◆ **Stored data**:
+--
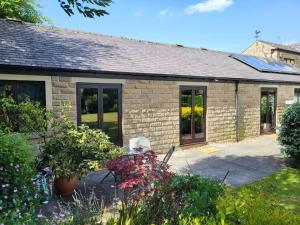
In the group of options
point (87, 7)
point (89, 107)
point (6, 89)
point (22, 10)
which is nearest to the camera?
point (87, 7)

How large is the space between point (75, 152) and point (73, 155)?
0.28 feet

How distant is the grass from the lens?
6.03m

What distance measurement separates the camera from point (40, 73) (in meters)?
8.55

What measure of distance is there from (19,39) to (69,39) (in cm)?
245

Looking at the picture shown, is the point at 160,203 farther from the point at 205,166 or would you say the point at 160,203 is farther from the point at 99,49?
the point at 99,49

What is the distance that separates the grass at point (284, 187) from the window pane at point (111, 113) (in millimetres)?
5055

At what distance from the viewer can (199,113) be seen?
13062mm

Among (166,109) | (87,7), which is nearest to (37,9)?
(166,109)

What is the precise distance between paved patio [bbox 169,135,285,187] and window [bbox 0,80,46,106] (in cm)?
484

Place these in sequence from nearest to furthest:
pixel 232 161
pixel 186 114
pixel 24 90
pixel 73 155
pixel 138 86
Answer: pixel 73 155 < pixel 24 90 < pixel 232 161 < pixel 138 86 < pixel 186 114

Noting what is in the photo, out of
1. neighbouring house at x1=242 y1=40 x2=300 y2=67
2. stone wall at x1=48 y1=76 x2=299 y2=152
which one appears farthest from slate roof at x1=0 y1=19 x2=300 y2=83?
neighbouring house at x1=242 y1=40 x2=300 y2=67

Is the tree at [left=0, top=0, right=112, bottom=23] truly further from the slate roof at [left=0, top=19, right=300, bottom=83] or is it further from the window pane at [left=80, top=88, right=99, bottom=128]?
the window pane at [left=80, top=88, right=99, bottom=128]

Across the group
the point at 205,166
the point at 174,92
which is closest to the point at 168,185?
the point at 205,166

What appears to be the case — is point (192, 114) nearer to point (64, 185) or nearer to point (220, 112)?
point (220, 112)
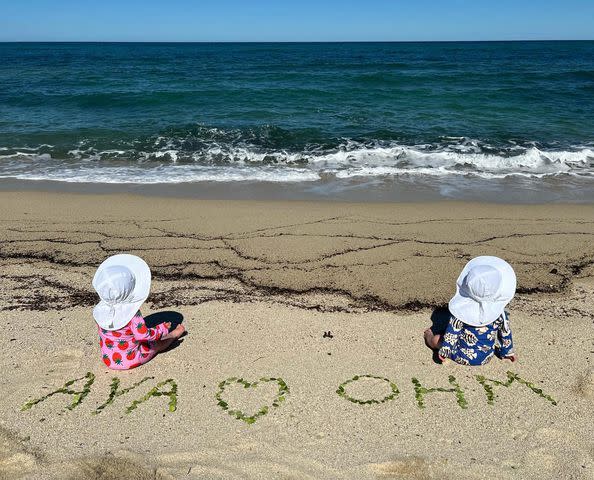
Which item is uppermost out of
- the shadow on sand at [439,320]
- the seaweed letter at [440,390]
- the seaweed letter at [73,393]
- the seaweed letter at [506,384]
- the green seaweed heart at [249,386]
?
the shadow on sand at [439,320]

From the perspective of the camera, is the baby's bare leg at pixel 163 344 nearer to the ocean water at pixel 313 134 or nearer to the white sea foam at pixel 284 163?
the ocean water at pixel 313 134

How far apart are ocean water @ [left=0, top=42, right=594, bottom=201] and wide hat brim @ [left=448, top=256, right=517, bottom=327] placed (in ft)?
14.7

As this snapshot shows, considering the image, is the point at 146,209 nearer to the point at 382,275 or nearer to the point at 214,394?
the point at 382,275

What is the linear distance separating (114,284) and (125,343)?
1.50 feet

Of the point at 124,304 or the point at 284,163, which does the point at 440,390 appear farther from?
the point at 284,163

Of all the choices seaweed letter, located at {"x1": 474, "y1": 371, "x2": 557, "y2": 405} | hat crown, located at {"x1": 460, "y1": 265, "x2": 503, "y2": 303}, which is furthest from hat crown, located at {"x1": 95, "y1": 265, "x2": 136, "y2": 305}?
seaweed letter, located at {"x1": 474, "y1": 371, "x2": 557, "y2": 405}

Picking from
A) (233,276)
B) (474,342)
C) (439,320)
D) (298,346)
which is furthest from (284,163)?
(474,342)

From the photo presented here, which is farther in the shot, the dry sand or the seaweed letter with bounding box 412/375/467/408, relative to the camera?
the seaweed letter with bounding box 412/375/467/408

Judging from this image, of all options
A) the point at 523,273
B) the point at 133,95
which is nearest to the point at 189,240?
the point at 523,273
+--
◆ **Work instructions**:
Can you copy the records word for word, from the line containing "Across the group" through the end of the records, leaving the pictures out?

◆ **Task output**:
Across the group
the point at 205,166
the point at 174,92
which is closest to the point at 168,185?
the point at 205,166

What appears to be the case — is point (192, 114) nearer to point (64, 185) or nearer to point (220, 112)?
point (220, 112)
Which item is uppermost out of
- the shadow on sand at [439,320]
- the seaweed letter at [440,390]
- the seaweed letter at [73,393]
- the seaweed letter at [506,384]
- the green seaweed heart at [249,386]
?
the shadow on sand at [439,320]

From the perspective of the camera, is the baby's bare leg at pixel 163 344 nearer to the ocean water at pixel 313 134 or nearer to the white sea foam at pixel 284 163?
the ocean water at pixel 313 134

How far apart are ocean water @ [left=0, top=42, right=594, bottom=201] and wide hat brim @ [left=448, top=256, right=517, bottom=327] placed (in ft)?
14.7

As this snapshot shows, considering the image, is the point at 146,209 nearer to the point at 382,275 or nearer to the point at 214,394?
the point at 382,275

What is the linear distance separating (114,284) and (125,343)?
1.50 feet

Of the point at 124,304 or the point at 284,163, which does the point at 440,390 appear farther from?
the point at 284,163

Of all the choices seaweed letter, located at {"x1": 474, "y1": 371, "x2": 557, "y2": 405} | hat crown, located at {"x1": 460, "y1": 265, "x2": 503, "y2": 303}, which is furthest from hat crown, located at {"x1": 95, "y1": 265, "x2": 136, "y2": 305}?
seaweed letter, located at {"x1": 474, "y1": 371, "x2": 557, "y2": 405}

Picking from
A) (233,276)
B) (474,342)
C) (439,320)
D) (298,346)
which is furthest from (284,163)?
(474,342)

From the photo presented here, which is farther in the shot, the dry sand or the seaweed letter with bounding box 412/375/467/408, relative to the camera?
the seaweed letter with bounding box 412/375/467/408

Judging from this image, of all options
A) the point at 523,273
B) the point at 133,95
which is nearest to the point at 189,240?
the point at 523,273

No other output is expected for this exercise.